I sat one of my sons down recently and told him, “I’m going to say something to you that I don’t want you to deflect. I’d like you to just receive this from my heart to yours.”
He nodded and opened his posture up to receive whatever came next.
For the next two minutes, I invested as many words of genuine encouragement and affirmation into him that I could. I explained what I thought of him as a son and as an emerging man… how thankful I was that he was trustworthy enough to watch his younger siblings, yet real and inspiring in a way that would make me want to be his best friend if I was his age.
I literally watched his inner world enlarge with every word I uttered.
It reminded me of how when God created the universe, words were His raw material: “He spoke, and it came to be; He commanded, and it stood firm.” (Psalm 33:9)
Words create worlds.
Our words can in one moment help someone who is in mourning over a loss, while in the next moment celebrate with another person who just became a parent.
Both have words. Both need words.
This is also true whenever you speak or listen to your teen. Your words will grow sentiments that birth ideas and nurture convictions.
You see, teenagers uniquely struggle with trying to form long-term thoughts outside their short-term vocabulary. It’s a tension that they encounter when anyone walks up to them and asks the classic question, “So, what are you going to do when you’re older?”
As a parent, you’re uniquely poised with the maturity and perspective to offer them guidance because you straddle two different realms at the same time.
On one hand, you’re in the realm of this world and trying to share the things you’ve learned about the way it works.
On the other hand, you’re in the realm of the Kingdom of God and can offer them perspective on the way the world was originally designed to work and can again through our lives.

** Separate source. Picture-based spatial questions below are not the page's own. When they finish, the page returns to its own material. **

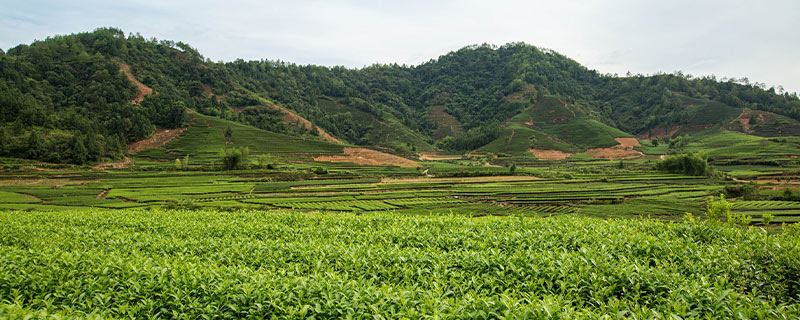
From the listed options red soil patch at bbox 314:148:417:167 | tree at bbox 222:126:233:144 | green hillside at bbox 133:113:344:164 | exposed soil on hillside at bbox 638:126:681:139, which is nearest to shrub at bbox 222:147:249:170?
green hillside at bbox 133:113:344:164

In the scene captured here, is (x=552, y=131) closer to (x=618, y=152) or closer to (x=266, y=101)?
(x=618, y=152)

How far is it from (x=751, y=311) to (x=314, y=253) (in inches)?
309

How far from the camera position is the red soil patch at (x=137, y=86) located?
108438mm

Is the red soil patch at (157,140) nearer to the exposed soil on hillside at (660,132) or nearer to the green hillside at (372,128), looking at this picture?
the green hillside at (372,128)

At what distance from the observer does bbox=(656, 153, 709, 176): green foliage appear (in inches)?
2335

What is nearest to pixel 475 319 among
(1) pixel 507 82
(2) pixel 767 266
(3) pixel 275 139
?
(2) pixel 767 266

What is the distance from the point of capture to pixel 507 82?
19550cm

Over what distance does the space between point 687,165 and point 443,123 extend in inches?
4613

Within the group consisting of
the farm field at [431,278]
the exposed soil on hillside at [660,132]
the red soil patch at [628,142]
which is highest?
the exposed soil on hillside at [660,132]

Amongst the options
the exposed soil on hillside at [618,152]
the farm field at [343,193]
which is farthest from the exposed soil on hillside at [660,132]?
the farm field at [343,193]

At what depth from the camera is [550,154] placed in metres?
105

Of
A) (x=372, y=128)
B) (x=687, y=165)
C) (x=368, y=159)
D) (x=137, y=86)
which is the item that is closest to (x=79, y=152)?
(x=368, y=159)

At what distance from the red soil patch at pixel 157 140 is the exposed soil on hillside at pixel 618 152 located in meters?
119

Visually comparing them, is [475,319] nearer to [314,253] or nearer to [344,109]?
[314,253]
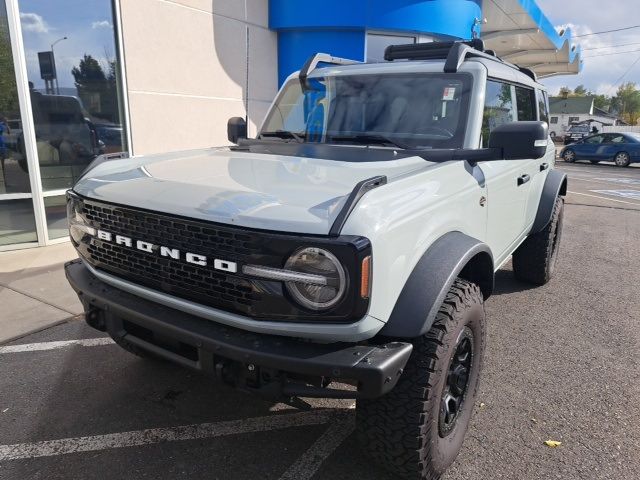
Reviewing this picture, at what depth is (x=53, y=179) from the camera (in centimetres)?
630

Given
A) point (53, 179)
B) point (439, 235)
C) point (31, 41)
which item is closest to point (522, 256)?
point (439, 235)

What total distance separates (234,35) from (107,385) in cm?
697

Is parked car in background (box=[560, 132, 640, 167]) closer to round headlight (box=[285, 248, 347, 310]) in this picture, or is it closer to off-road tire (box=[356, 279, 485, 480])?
off-road tire (box=[356, 279, 485, 480])

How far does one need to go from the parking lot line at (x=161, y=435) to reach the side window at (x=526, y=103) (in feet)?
9.01

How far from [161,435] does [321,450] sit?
87 centimetres

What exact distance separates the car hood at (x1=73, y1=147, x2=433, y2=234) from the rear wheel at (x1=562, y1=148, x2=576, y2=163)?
2318 centimetres

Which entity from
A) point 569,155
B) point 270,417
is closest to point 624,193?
point 569,155

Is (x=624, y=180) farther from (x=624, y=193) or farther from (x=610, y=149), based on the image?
(x=610, y=149)

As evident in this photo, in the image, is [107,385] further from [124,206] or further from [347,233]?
[347,233]

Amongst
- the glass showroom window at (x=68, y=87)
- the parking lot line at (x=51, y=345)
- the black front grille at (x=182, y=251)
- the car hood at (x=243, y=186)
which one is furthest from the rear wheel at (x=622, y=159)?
the black front grille at (x=182, y=251)

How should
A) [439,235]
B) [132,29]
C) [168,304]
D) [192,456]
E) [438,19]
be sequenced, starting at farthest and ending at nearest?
[438,19] → [132,29] → [192,456] → [439,235] → [168,304]

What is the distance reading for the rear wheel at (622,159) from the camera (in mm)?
20734

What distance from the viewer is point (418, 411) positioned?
202cm

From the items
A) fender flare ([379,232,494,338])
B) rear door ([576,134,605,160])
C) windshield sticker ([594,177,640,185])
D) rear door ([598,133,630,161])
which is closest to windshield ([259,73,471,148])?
fender flare ([379,232,494,338])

Sure, it’d be great if your kids actually know what they want to do when they grow up and have a great college experience or job after they graduate.

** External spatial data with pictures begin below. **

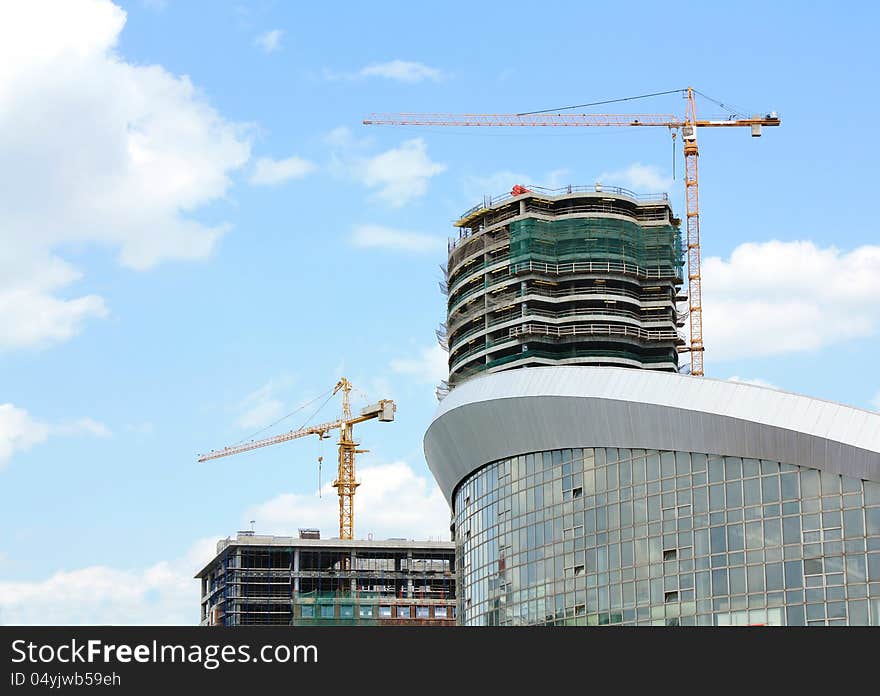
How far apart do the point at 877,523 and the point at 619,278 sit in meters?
106

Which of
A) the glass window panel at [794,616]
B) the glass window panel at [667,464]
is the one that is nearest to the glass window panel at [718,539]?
the glass window panel at [667,464]

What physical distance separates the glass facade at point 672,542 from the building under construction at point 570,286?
269 feet

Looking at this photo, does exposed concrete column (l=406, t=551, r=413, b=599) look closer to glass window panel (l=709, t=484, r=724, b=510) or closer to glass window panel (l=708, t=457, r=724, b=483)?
glass window panel (l=708, t=457, r=724, b=483)

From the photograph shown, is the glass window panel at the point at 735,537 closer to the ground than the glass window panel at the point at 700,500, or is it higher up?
closer to the ground

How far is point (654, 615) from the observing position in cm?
6166

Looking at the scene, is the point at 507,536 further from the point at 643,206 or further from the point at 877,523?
the point at 643,206

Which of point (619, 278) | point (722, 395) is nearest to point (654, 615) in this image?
point (722, 395)

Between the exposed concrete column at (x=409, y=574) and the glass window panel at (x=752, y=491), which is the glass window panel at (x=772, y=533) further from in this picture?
the exposed concrete column at (x=409, y=574)

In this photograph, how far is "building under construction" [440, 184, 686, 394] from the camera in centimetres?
15850

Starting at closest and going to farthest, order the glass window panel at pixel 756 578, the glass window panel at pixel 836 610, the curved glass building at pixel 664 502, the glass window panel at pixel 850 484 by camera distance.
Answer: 1. the glass window panel at pixel 836 610
2. the glass window panel at pixel 850 484
3. the curved glass building at pixel 664 502
4. the glass window panel at pixel 756 578

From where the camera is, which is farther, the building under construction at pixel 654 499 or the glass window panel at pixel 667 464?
the glass window panel at pixel 667 464

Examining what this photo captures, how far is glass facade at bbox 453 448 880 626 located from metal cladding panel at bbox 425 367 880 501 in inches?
28.1

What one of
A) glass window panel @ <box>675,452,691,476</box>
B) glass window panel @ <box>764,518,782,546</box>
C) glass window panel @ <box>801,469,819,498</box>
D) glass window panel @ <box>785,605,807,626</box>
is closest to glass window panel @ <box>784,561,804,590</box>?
glass window panel @ <box>785,605,807,626</box>

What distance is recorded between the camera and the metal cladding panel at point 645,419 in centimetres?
5516
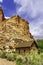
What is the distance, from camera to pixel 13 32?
48375 mm

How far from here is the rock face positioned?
46.3 metres

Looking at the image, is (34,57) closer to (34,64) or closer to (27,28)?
(34,64)

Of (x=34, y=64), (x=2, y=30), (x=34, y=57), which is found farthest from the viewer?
(x=2, y=30)

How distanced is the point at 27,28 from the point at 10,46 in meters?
9.91

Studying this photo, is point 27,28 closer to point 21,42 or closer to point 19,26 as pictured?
→ point 19,26

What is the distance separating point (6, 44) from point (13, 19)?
291 inches

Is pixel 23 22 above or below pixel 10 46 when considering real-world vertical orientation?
above

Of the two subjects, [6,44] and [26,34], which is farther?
[26,34]

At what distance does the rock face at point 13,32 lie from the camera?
1825 inches

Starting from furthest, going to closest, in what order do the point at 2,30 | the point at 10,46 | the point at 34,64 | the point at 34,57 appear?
the point at 2,30 → the point at 10,46 → the point at 34,57 → the point at 34,64

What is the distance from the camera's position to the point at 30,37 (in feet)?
174

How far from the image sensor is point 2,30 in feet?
159

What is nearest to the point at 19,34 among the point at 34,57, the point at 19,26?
the point at 19,26

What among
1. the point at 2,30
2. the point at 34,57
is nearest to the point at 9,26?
the point at 2,30
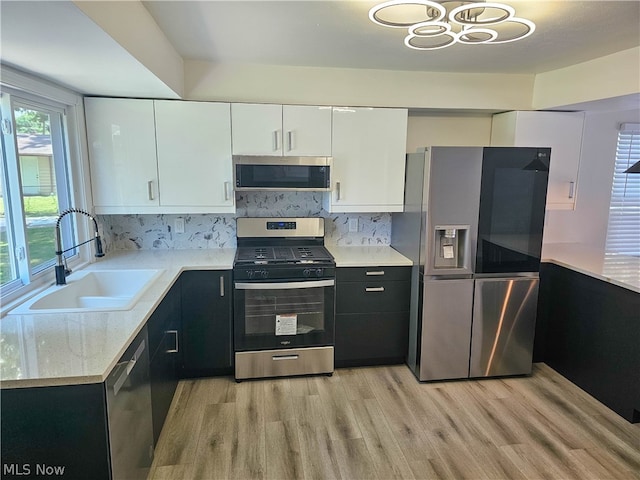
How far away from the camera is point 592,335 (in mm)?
2760

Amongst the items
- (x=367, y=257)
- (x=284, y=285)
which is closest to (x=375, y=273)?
(x=367, y=257)

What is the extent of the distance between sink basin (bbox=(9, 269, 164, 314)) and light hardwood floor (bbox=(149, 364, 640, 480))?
813mm

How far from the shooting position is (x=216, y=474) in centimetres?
206

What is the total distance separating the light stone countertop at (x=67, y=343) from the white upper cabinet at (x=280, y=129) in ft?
4.13

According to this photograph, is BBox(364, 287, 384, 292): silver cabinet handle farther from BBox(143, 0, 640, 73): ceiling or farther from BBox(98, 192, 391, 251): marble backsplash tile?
BBox(143, 0, 640, 73): ceiling

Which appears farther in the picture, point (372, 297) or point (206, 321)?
point (372, 297)

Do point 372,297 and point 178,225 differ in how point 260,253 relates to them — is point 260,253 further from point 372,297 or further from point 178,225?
point 372,297

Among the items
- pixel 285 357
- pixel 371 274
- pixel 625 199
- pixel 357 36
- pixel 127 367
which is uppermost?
pixel 357 36

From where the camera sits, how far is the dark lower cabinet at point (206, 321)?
280 cm

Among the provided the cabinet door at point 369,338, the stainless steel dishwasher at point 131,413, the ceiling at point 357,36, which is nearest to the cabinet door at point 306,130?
the ceiling at point 357,36

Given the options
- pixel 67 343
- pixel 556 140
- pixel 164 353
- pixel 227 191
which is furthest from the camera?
pixel 556 140

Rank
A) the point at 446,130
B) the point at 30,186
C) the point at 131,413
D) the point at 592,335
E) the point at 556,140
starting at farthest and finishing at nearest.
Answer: the point at 446,130 < the point at 556,140 < the point at 592,335 < the point at 30,186 < the point at 131,413

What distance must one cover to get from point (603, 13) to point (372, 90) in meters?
1.51

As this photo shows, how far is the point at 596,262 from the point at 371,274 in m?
1.65
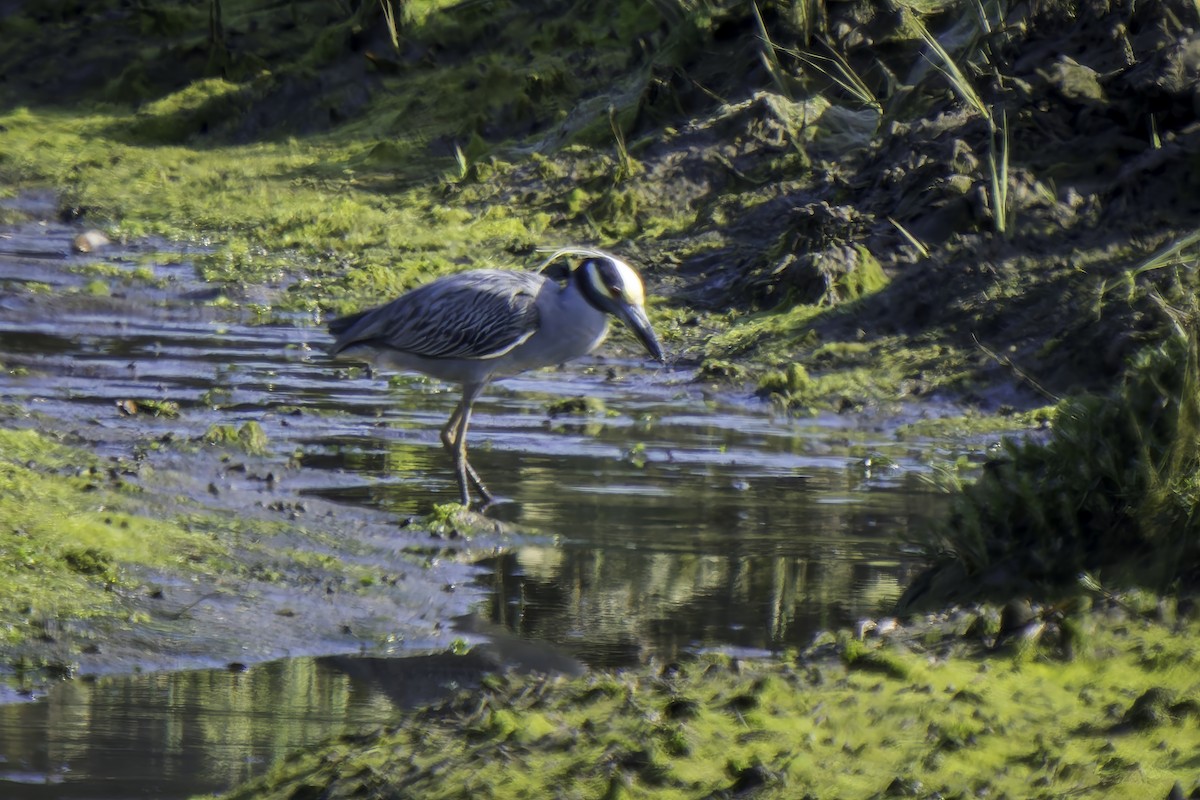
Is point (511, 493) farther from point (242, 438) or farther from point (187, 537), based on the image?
point (187, 537)

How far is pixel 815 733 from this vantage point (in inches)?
157

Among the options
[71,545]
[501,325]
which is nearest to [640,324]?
[501,325]

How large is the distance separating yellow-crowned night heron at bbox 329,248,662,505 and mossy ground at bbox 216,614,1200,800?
11.7ft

But Jesus invites them to do more than that, though… to actually follow Him.
It’s why I appreciate a metaphor my friend and mentor Dan Webster shared with me years ago. He explained that life is like a grand piano, for if you shout into one there will inevitably be a few strings that begin to vibrate due to how they match the unique pitch of your voice.

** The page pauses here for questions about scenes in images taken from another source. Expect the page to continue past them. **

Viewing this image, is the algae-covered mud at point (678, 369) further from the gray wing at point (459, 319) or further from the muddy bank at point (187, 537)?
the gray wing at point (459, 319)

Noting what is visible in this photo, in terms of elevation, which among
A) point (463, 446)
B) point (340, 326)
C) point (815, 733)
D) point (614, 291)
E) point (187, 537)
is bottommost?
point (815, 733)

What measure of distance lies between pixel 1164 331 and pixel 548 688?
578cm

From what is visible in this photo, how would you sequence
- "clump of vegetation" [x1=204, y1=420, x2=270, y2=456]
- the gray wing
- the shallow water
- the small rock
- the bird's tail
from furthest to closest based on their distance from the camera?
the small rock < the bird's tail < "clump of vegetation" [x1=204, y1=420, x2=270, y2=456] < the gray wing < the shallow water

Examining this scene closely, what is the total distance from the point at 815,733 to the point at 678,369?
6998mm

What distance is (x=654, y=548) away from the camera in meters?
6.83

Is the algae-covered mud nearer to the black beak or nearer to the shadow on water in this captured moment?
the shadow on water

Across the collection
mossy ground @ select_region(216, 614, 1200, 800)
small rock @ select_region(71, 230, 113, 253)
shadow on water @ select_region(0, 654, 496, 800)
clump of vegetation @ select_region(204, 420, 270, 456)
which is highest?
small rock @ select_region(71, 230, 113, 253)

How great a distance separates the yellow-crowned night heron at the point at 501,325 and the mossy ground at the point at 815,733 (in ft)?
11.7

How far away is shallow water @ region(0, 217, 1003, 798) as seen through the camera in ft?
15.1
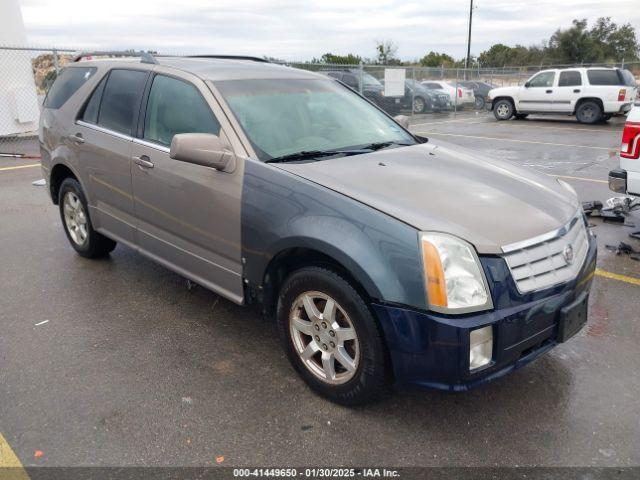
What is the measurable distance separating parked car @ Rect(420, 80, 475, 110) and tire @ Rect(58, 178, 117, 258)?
18.8 meters

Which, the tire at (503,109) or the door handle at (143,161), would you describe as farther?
the tire at (503,109)

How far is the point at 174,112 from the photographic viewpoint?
12.3 ft

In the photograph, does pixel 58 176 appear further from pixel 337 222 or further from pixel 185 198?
pixel 337 222

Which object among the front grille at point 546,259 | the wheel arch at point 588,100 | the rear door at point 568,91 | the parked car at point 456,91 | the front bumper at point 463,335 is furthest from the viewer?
the parked car at point 456,91

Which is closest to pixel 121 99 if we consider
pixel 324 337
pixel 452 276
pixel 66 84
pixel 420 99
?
pixel 66 84

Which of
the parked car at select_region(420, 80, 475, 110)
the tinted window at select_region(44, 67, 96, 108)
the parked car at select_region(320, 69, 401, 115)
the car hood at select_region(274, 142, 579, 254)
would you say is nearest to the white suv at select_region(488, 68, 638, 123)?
the parked car at select_region(420, 80, 475, 110)

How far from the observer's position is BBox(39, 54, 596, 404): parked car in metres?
2.50

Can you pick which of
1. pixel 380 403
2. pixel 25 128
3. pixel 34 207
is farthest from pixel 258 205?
pixel 25 128

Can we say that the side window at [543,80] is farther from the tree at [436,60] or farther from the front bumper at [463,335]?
the tree at [436,60]

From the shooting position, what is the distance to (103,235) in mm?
4832

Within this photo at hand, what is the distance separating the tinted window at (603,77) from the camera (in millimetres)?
17031

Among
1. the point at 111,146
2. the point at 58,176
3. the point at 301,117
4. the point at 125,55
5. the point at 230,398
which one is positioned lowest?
the point at 230,398

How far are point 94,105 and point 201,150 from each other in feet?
6.37

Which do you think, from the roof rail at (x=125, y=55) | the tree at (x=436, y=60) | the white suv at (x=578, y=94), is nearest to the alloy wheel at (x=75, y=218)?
the roof rail at (x=125, y=55)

Parenting is essentially helping your kids shout into life and understanding what God-given strings end up resonating with them as they do.
All of that begins in the context of an everyday relationship with them. Here are three ways I’ve found you can foster that and have more significant conversations with your teens:
- Bust up their routine: Surprising teenagers help them to open up, so instead of driving them to school, “kidnap” them for breakfast. They’ll think it’s the coolest thing ever and will likely open up with you about their lives. Drop the “parenting agenda” you might have and don’t lecture or gasp in reaction to what they say… just listen. (and leave your phone in the car so your attention is focused on them alone.)
- Don’t be afraid to ask new questions that give deeper insights into their life: If you’re a parent, do you know anything about the kids who sit around your kid in different classes as well as who they hang out with? Finding out about what’s going on and how they’re feeling about the people surrounding them most will uncover what is influencing their thoughts and feelings on a daily basis. Ask open ended, “wondering” questions that invite them into dialogue instead of a “yes” “no” response in an interrogative posture.
- Call up their confidence: One of the most important things young people need to figure out is an appropriate way to stand up for themselves and own their voice. Many teenagers fear judgement, peer exclusion or even disappointing their parents for speaking out about something. By giving them safe opportunities at home to have open dialogue about what they believe in and why, you can help their need to be heard and give them a place to practice how to do this without retribution. You might not always agree with their opinion—and you certainly don’t have to endorse it—but cultivating a relationship where civility and honesty are honored regardless of opinion will teach them important relational skills and foster greater respect for themselves and you.
There’s no way I could assemble the perfect combination of letters, punctuation and spaces that would communicate this perfectly to every reader. Still, here’s my best offering at it to help you have your best offering.
Which is sort of what parenting is all about.